> [How to complete this task]
Extend the AER driver patch past its last hunk header by writing the diff that would come next.

> [Source extract]
===============

Signed-off-by: Govindarajulu Varadarajan <[email protected]>
---
drivers/pci/pcie/aer/aerdrv_core.c | 50 ++++++++++++++++++++++++++++++--------
1 file changed, 40 insertions(+), 10 deletions(-)

diff --git a/drivers/pci/pcie/aer/aerdrv_core.c b/drivers/pci/pcie/aer/aerdrv_core.c
index 890efcc574cb..a3869a3b6e82 100644
--- a/drivers/pci/pcie/aer/aerdrv_core.c
+++ b/drivers/pci/pcie/aer/aerdrv_core.c
@@ -26,6 +26,7 @@
#include <linux/slab.h>
#include <linux/kfifo.h>
#include "aerdrv.h"
+#include "../../pci.h"

#define PCI_EXP_AER_FLAGS (PCI_EXP_DEVCTL_CERE | PCI_EXP_DEVCTL_NFERE | \
PCI_EXP_DEVCTL_FERE | PCI_EXP_DEVCTL_URRE)
@@ -241,7 +242,6 @@ static int report_error_detected(struct pci_dev *dev, void *data)
struct aer_broadcast_data *result_data;
result_data = (struct aer_broadcast_data *) data;

- device_lock(&dev->dev);
dev->error_state = result_data->state;

if (!dev->driver ||
@@ -281,7 +281,6 @@ static int report_error_detected(struct pci_dev *dev, void *data)
}

result_data->result = merge_result(result_data->result, vote);
- device_unlock(&dev->dev);
return 0;
}

@@ -292,7 +291,6 @@ static int report_mmio_enabled(struct pci_dev *dev, void *data)
struct aer_broadcast_data *result_data;
result_data = (struct aer_broadcast_data *) data;

- device_lock(&dev->dev);
if (!dev->driver ||
!dev->driver->err_handler ||
!dev->driver->err_handler->mmio_enabled)
@@ -302,7 +300,6 @@ static int report_mmio_enabled(struct pci_dev *dev, void *data)

===============

> [Data provided]
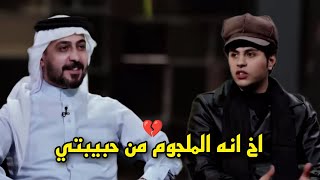 الشاعر ||حسين الباحث|| الندم اليتوب #رائد_ابو_فتيان شتاكلي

===============

> [Answer section]
vote = err_handler->mmio_enabled(dev);
result_data->result = merge_result(result_data->result, vote);
out:
- device_unlock(&dev->dev);
return 0;
}

@@ -313,7 +310,6 @@ static int report_slot_reset(struct pci_dev *dev, void *data)
struct aer_broadcast_data *result_data;
result_data = (struct aer_broadcast_data *) data;

- device_lock(&dev->dev);
if (!dev->driver ||
!dev->driver->err_handler ||
!dev->driver->err_handler->slot_reset)
@@ -323,7 +319,6 @@ static int report_slot_reset(struct pci_dev *dev, void *data)
vote = err_handler->slot_reset(dev);
result_data->result = merge_result(result_data->result, vote);
out:
- device_unlock(&dev->dev);
return 0;
}

@@ -331,7 +326,6 @@ static int report_resume(struct pci_dev *dev, void *data)
{
const struct pci_error_handlers *err_handler;

- device_lock(&dev->dev);
dev->error_state = pci_channel_io_normal;

if (!dev->driver ||
@@ -342,10 +336,46 @@ static int report_resume(struct pci_dev *dev, void *data)
err_handler = dev->driver->err_handler;
err_handler->resume(dev);
out:
- device_unlock(&dev->dev);
return 0;
}

+static void aer_pci_walk_bus(struct pci_bus *bus,
+ int (*cb)(struct pci_dev *, void *),
+ struct aer_broadcast_data *res)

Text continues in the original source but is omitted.